Rojava’daki demokratik özerklik deneyimi, Öcalan’ın fikirlerinin pratikte uygulanabilirliğini gösteriyor. Ancak, İran-İsrail gibi daha karmaşık ve küresel aktörlerin dahil olduğu çatışmalarda bu modelin uygulanabilirliği konusunda ne düşünüyorsunuz?
Elbette bölge devletlerine göre Rojava gibi daha küçük bir nüfusun olduğu alandaki uygulama ile on milyonları kapsayacak bir uygulamanın zorluklarını SSCB ve Çin deneyimlerinde gördük. Model örnek olup gittikçe daha büyük kitleleri sarmaya başladığında, kapitalist sisteme alternatif olabileceğini kanıtladığında, dünya oligarşisinin tahammül sınırlarını aşar ve bugünkünden farklı olarak ortak bir düşmanlıkla yüz yüze gelir. Paris Komününden bu yana, dünya oligarşisinin böyle tehditlerin karşısında kendi aralarındaki çelişkileri bir yana koyup bu seçeneği yok ettikleri örneklerle doludur. En vahimi de, Rusya’daki iç savaşın tüm dünyaya karşı bir savaşa dönüşmek zorunda kalmasıyla, yüzyüze gelinebilecek zorlukları bize somut olarak gösterir.
Sorunların büyüdüğü yerde insanlar yerel dayanışma temelinde örgütlenmeyi kolayca terk edip bürokratik merkeziyetçi bir yapıya yönelmeye, içinden çıktıkları kapitalist toplumun ona sunduğu özendirici örnek ve yarattığı rekabet sonucu kolayca yönelebildiler. Ancak yine de kapitalizmin bünyesinden başlayarak sosyalist insanın yaratılmasını esas alan bir anlayış temelinde örgütlenip bir politik devrimden sonra da bu amacı en öne koyarak küresel düzeye varabilecek geniş çaplı dayanışma toplumlarının yaratılmasının mümkün olduğunu düşünüyorum. Bugüne kadar var olan her toplum biçimi kendisini taşıyacak insan tipinin omuzlarında yükselmiştir. Onun için dayanışmaya dayalı bir sosyalist toplum da ancak “var olmayı yanındakini var etmekle mümkün gören” dayanışmacı bir insan türünün yaratılmasıyla mümkün olabilir.
Öcalan’ın 27 Şubat 2025’teki “Barış ve Demokratik Toplum Çağrısı”, silahlı mücadelenin yerini demokratik siyasete bırakmasını öneriyor. Bu çağrı, Ortadoğu’daki diğer çatışmalar için nasıl bir ilham kaynağı olabilir?

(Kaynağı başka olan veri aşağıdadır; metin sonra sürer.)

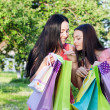 Two girls with colored bags outdoor — Stockfoto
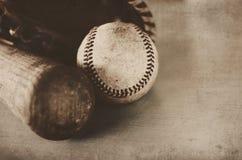 葡萄酒棒球棒和老球,与皮手套在背景中 免版税库存图片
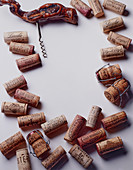 Different wine corks with a corkscrew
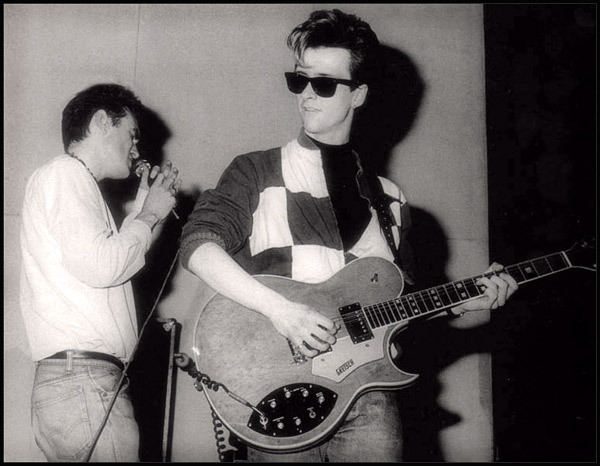 Morrissey & Johnny Marr from The Smiths live at the University of London, May 6, 1983 Photo by Paul Slattery (Reworked for the contrasts, sharpness, reframed, retouched by myself)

Silahların konuştuğu yerde insanların söz hakkı en düşük düzeye iner. Büyük ya da küçük, haklı ya da haksız her savaş, insani ilişkilerin ortadan kalkması, birbirini yok etmeye yönelmesi ve bunun için akıl almaz kötülüklerin örgütlenmesi anlamına gelir. Şayet gerçekten demokrasi isteyen bir iktidar biçimi ortaya çıkarılabilir ve Sayın Öcalan’ın önerisi demokratik toplum yaratma yoluna girilebilir ise (ki, faşist iktidarın muhalefete yönelik darbesinin ardından ortaya çıkan toplumsal hareketlilik bunun gerçekleşme umudunu artırmaktadır, bu sadece Türkiye halklarının huzura ilerlemesi değil, verdikleri bu örnek sayesinde de tüm bölge halklarının hayatını burnundan getiren ilişkilere son verilebileceği umudunun bölgede yeşermesi anlamına gelecektir. Bunun için silahların sustuğu ve demokratik ilişkilerin geliştirildiği bir durumun yaratılabilmesi, bütün bölge halkları için muazzam bir özendirici örnek oluşturur.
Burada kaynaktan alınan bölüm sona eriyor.